Кумир мой, ангел лукавый, как ныне имя твоё?
Ты сердцу грозишь расправой, как ныне имя твоё?
Два мира твоё названье, воли твоей,
Луна не так величава, как ныне имя твоё?
Миры бездонною чашей в ладонях твоих лежат, –
Едина и многоглава, как ныне имя твоё?
О врачеватель скорби, любимая, светоч мой,
Возносим тебя по праву, как ныне имя твоё?
Ты – откровенье духа, воительница и раба,
Шахиня моей державы, как ныне имя твоё?
В предвечности было слово и вечным стало оно.
Кто смертный тебе по нраву, как ныне имя твоё?
Ты сердце нам опьянила и жизни наши взяла.
Соперникам дай отраву. Как ныне имя твоё?
Все тайны земли постигла, жемчужина дней моих,
Как облако ты кудрява, как ныне имя твоё?
Ты есть конец и начало, ты вместе – форма и смысл,
Гасыма Анвара слова, как ныне имя твоё?
ПУСТЫННАЯ ДОРОГА
Пустынен путь, ступни в пыли и ночь моя темна.
Любовь и смерть в одно сплела враждебная страна.
А жизнь спешит – вот-вот пройдёт дорогою невзгод,
Никто не знает, как судьба в скитаниях трудна.
Ты, сердце, робко уповай, что есть священный край,
Песком Вселенной – сонмом звёзд там ночь озарена.
Любовь, твердили нам ханжи, – дитя лукавой лжи.
Но верят истины друзья – любовь, как жизнь, сильна.
Начётчик благостно святой живёт с душой пустой,
Нет правды в выспренних словах, в них ложь заключена.
И нашей боли не поймёт вкусивший от щедрот,
Он в безопасности, а нас морская бьёт волна.
Сказал я: «Жизнь из-за тебя и веру проиграл».
«Гасым, мир – игрище страстей!» – смеясь, рекла она.
ОПЬЯНЕНИЕ
Мой разум пьян, душа пьяна, я опьянён давно.
Любовь к тебе меня пьянит, хмельнее, чем вино.

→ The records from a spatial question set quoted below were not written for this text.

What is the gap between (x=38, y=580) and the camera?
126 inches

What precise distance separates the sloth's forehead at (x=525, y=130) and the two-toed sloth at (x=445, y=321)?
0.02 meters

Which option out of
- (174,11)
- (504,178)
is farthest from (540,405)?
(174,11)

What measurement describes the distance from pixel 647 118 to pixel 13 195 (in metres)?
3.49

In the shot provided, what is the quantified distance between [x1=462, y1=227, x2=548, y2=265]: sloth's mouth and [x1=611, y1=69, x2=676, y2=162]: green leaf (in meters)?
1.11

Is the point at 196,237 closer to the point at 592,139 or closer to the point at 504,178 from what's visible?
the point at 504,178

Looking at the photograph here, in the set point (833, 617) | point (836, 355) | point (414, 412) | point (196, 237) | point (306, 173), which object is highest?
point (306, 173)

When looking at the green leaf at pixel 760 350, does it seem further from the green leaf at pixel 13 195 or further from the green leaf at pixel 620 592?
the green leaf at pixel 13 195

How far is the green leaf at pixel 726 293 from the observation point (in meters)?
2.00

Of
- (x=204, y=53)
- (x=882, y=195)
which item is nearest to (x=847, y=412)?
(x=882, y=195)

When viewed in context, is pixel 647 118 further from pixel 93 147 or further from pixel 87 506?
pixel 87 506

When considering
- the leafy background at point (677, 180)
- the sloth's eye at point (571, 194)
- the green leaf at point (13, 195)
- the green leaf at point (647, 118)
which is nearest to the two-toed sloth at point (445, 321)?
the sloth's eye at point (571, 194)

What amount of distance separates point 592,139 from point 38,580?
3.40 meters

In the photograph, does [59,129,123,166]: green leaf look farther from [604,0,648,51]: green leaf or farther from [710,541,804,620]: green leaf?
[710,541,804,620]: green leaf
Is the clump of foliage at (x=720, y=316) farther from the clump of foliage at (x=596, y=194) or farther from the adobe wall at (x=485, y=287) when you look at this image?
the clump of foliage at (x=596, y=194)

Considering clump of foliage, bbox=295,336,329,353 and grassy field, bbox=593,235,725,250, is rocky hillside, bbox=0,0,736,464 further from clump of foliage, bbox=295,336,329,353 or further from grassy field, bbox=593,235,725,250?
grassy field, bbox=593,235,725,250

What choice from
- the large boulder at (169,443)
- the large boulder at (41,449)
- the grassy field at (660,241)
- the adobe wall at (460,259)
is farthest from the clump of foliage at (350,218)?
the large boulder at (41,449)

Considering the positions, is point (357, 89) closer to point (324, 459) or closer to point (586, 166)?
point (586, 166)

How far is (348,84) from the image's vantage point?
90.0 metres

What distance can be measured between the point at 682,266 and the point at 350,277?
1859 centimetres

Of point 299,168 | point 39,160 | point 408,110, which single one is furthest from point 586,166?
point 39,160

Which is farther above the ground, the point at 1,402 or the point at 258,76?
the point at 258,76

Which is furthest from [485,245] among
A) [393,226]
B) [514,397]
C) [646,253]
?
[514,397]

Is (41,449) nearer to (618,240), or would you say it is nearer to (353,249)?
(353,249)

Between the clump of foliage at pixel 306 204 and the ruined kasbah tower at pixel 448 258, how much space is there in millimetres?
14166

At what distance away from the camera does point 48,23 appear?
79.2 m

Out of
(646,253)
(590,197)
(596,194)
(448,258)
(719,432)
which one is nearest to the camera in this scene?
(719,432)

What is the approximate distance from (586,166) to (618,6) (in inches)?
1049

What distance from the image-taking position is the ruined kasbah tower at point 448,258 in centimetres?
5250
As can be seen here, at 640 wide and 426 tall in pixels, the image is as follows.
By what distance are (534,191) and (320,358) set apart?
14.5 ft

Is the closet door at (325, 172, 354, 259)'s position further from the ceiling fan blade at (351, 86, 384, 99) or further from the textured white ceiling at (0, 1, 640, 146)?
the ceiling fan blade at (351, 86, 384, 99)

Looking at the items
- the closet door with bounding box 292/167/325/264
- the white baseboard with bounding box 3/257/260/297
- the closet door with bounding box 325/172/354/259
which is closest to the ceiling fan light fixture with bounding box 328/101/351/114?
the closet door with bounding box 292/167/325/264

Пылинки пьяные вершат свой пьяный хоровод.
Пьяна земля, пьян небосвод, где пьяных звёзд полно.
Ступай в цветник, там по весне пьянеют соловьи,
Мак опьянён, а в глубине от пьяных роз красно.
Хмельны влюблённые сердца, вкушая благодать,
И милосердье, и вино сегодня заодно.
С дней сотворенья было так, до ангельской трубы, –
Шёл опьянённый караван пустыней, где темно.

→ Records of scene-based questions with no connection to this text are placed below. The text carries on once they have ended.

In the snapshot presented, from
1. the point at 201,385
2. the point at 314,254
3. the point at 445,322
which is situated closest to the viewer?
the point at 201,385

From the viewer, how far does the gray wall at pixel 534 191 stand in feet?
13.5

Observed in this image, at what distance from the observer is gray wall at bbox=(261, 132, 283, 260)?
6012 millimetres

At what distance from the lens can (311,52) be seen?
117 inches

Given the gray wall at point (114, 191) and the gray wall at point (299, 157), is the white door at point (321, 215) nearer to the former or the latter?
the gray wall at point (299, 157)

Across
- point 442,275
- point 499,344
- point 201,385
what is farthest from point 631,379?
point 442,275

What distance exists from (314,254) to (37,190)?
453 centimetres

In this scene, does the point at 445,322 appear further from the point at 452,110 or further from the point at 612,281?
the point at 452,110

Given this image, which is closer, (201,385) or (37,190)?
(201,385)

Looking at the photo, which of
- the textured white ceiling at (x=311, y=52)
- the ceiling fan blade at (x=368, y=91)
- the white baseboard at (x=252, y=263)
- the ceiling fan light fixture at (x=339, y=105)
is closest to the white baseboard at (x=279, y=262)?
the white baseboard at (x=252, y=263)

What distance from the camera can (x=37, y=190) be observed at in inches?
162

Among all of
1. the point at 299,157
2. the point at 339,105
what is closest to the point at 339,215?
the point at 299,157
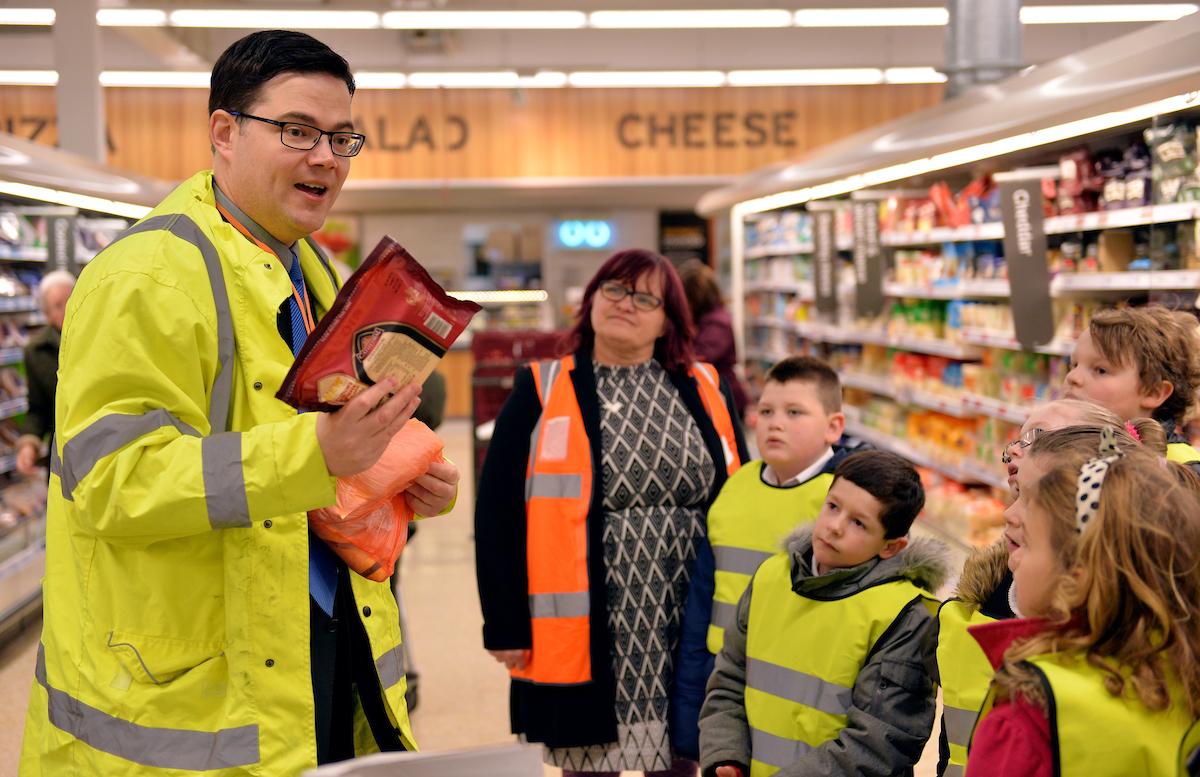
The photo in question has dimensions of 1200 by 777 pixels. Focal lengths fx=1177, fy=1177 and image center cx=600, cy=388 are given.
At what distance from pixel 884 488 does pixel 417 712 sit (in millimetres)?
2828

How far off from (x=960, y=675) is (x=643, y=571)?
1023 millimetres

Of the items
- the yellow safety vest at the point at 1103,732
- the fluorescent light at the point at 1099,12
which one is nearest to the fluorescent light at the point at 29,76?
the fluorescent light at the point at 1099,12

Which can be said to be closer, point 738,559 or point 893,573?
point 893,573

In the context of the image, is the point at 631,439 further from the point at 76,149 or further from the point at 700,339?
the point at 76,149

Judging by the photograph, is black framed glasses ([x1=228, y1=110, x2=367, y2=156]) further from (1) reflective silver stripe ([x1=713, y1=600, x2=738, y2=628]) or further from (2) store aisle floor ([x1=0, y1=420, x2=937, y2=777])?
(2) store aisle floor ([x1=0, y1=420, x2=937, y2=777])

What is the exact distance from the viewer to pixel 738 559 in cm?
259

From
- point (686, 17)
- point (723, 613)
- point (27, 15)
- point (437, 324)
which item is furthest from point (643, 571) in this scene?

Свободно сердце от забот, от мысли: «Что и где?»
В Каабе, в капище жрецов оно опьянено.
Мир в опьянении своём не мыслит ни о чём,
Никто не знает, что ему судьбой предрешено.
Велик вселенной океан, мир – капелька его.

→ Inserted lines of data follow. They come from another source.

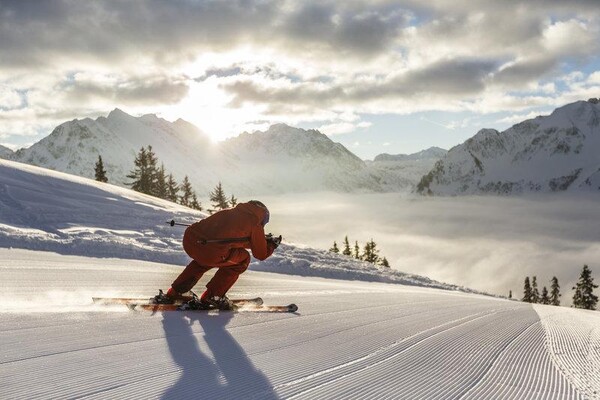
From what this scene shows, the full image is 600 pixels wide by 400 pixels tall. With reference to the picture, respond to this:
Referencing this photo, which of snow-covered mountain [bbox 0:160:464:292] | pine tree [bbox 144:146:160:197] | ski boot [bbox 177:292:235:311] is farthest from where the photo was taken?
pine tree [bbox 144:146:160:197]

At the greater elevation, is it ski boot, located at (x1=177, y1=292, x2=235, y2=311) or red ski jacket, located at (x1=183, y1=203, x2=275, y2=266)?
Result: red ski jacket, located at (x1=183, y1=203, x2=275, y2=266)

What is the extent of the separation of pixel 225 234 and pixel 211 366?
101 inches

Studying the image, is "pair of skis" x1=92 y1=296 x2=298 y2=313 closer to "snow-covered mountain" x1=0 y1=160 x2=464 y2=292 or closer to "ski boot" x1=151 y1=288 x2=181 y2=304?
"ski boot" x1=151 y1=288 x2=181 y2=304

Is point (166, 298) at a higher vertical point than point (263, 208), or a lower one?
lower

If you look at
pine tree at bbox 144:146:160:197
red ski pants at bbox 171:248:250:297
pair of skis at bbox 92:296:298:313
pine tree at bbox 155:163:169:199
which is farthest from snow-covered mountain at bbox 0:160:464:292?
A: pine tree at bbox 155:163:169:199

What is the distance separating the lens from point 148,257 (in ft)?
42.5

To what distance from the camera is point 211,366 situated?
4141 mm

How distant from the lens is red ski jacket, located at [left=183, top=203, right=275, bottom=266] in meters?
6.49

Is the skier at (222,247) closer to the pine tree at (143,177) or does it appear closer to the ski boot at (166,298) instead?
the ski boot at (166,298)

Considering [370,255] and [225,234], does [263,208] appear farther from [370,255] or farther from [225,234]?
[370,255]

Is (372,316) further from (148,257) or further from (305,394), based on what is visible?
(148,257)

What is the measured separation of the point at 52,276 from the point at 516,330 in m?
7.34

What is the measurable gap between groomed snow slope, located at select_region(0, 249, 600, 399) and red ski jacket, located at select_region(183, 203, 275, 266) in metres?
0.82

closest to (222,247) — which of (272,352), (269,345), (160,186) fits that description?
(269,345)
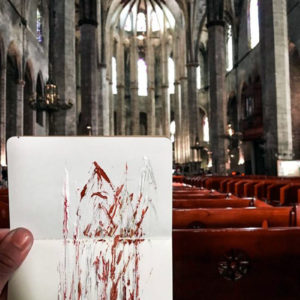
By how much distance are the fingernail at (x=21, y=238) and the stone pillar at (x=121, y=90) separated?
36645mm

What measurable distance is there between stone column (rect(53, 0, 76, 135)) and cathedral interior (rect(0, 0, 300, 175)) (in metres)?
0.04

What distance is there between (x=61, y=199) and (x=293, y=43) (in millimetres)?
19820

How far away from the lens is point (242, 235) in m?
1.49

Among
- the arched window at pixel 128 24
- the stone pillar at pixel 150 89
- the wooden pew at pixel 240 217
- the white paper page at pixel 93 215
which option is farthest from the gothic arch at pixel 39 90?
the white paper page at pixel 93 215

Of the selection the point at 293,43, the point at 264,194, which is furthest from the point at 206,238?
the point at 293,43

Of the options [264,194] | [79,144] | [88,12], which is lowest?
[264,194]

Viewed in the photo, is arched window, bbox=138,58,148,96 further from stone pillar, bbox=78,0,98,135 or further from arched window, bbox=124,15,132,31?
stone pillar, bbox=78,0,98,135

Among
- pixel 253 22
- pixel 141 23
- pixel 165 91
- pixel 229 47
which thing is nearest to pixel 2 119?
pixel 253 22

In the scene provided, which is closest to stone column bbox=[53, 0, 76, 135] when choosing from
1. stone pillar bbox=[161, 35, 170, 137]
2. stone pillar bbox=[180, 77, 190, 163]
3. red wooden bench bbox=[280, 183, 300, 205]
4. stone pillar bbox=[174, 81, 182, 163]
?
red wooden bench bbox=[280, 183, 300, 205]

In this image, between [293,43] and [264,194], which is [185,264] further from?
[293,43]

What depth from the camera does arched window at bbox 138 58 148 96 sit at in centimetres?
4103

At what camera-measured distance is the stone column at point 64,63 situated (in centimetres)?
1341

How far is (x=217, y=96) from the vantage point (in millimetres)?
21188

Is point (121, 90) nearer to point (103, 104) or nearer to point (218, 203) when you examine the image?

Пьян океан. Мы – капля в нём. Пьяно морское дно.
Так мудрствует Гасым, чей разум опьянён.
Дух опьянён, вся жизнь пьяна, грядущее пьяно.
ЗАЧЕМ?
О чём, мой друг, твоё повествованье?
О двух влюблённых древнее преданье.
Коль не случилось светопреставленья,
Что означают вопли и рыданья?
Коль предстоит нам бренный мир покинуть,
Зачем о шумном печься караване?
Коль у владыки щедрости не видим,
К чему тогда просить благодеянья?
Когда ты плоть постом не умерщвляешь,
То суфиев не нужны назиданья.
Коль не нальют вина в питейном доме,
Какая польза в целом мирозданье?
Когда весна бессолнечно-дождлива,
К чему холодной осени дыханье?
Коль в этом мире мы в едино слиты,
Зачем тогда раздоры между нами?
Коль золотом Гасыма называют,
Зачем его оспаривать деянья?
НЕМАТУЛЛА ДИЛМАГАНИ КИШВЕРИ
(1445–1525)
Среди азербайджанских поэтов XV века, писавших и творивших на родном тюркском языке, наибольшее внимание привлекает Нематулла Дилмагани Кишвери. Он родился в Тебризе, был высокообразованным человеком, наряду со светскими знаниями владел и теологией, в совершенстве знал арабский, персидский и тюркский языки. Некоторое время служил при дворе правителя династии Аггоюнлу Султана Ягуба (1478–1490).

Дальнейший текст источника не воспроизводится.